You’d have to have been living under a rock—or perhaps in one of the rain forests cherished by the cause’s supporters—not to know that yesterday was Earth Day. There were green initiatives all over New York last night; Christie’s got in on the action with an evening of eco-fundraising, moderated by Chevy Chase and attended by the likes of Salma Hayek, Ted Danson, Miranda Kerr, and John McEnroe.

The Green Auction: A Bid to Save the Earth raised $1,387,000 for four environmental organizations: Conservation International, Oceana, the Natural Resources Defense Council, and the Central Park Conservancy. Susan Rockefeller, who hosted with her husband, David, said the sale was one way for the art world to help science combat the many challenges facing our environment. “Scientists give facts,” she said. “And artists give dreams.”

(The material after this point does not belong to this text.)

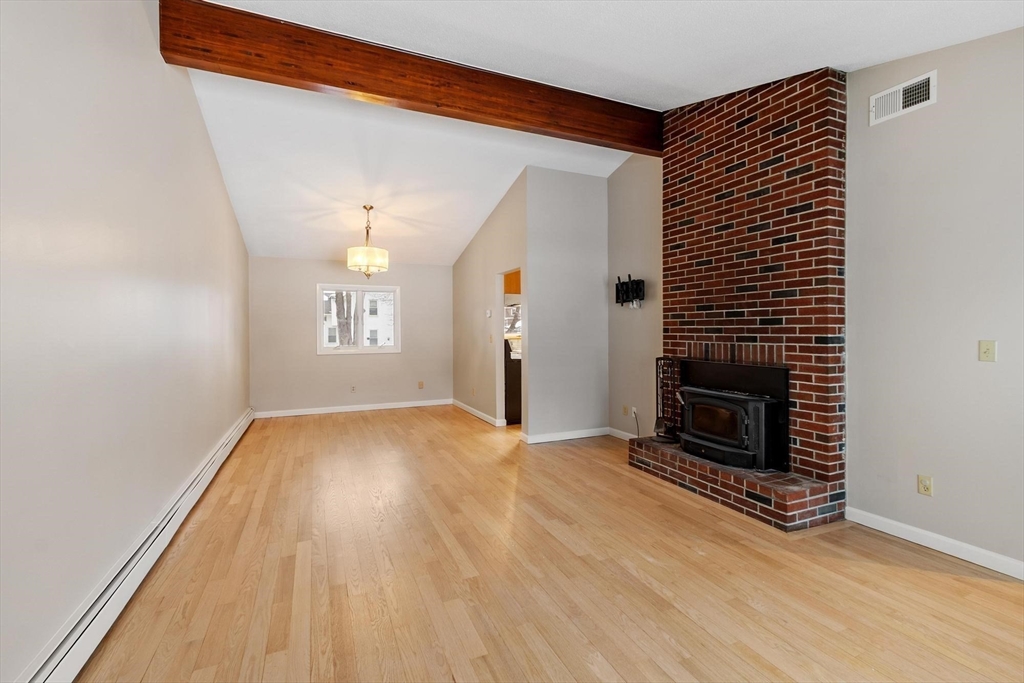 101 Elmcrest  Road 101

Those dreams didn’t go for cheap. After Chase’s introduction—probably the first time in the auction house’s 244-year history that opening remarks included the word “ass”—the bidding took off. A day of golf with President Bill Clinton went for $80,000, a Damien Hirst work jumped from $14,000 to $92,000 in about 15 seconds, and Daphne Guinness got in a bidding war for David LaChapelle’s The Rape of Africa. Don’t worry, she took it home for a cool $45,000.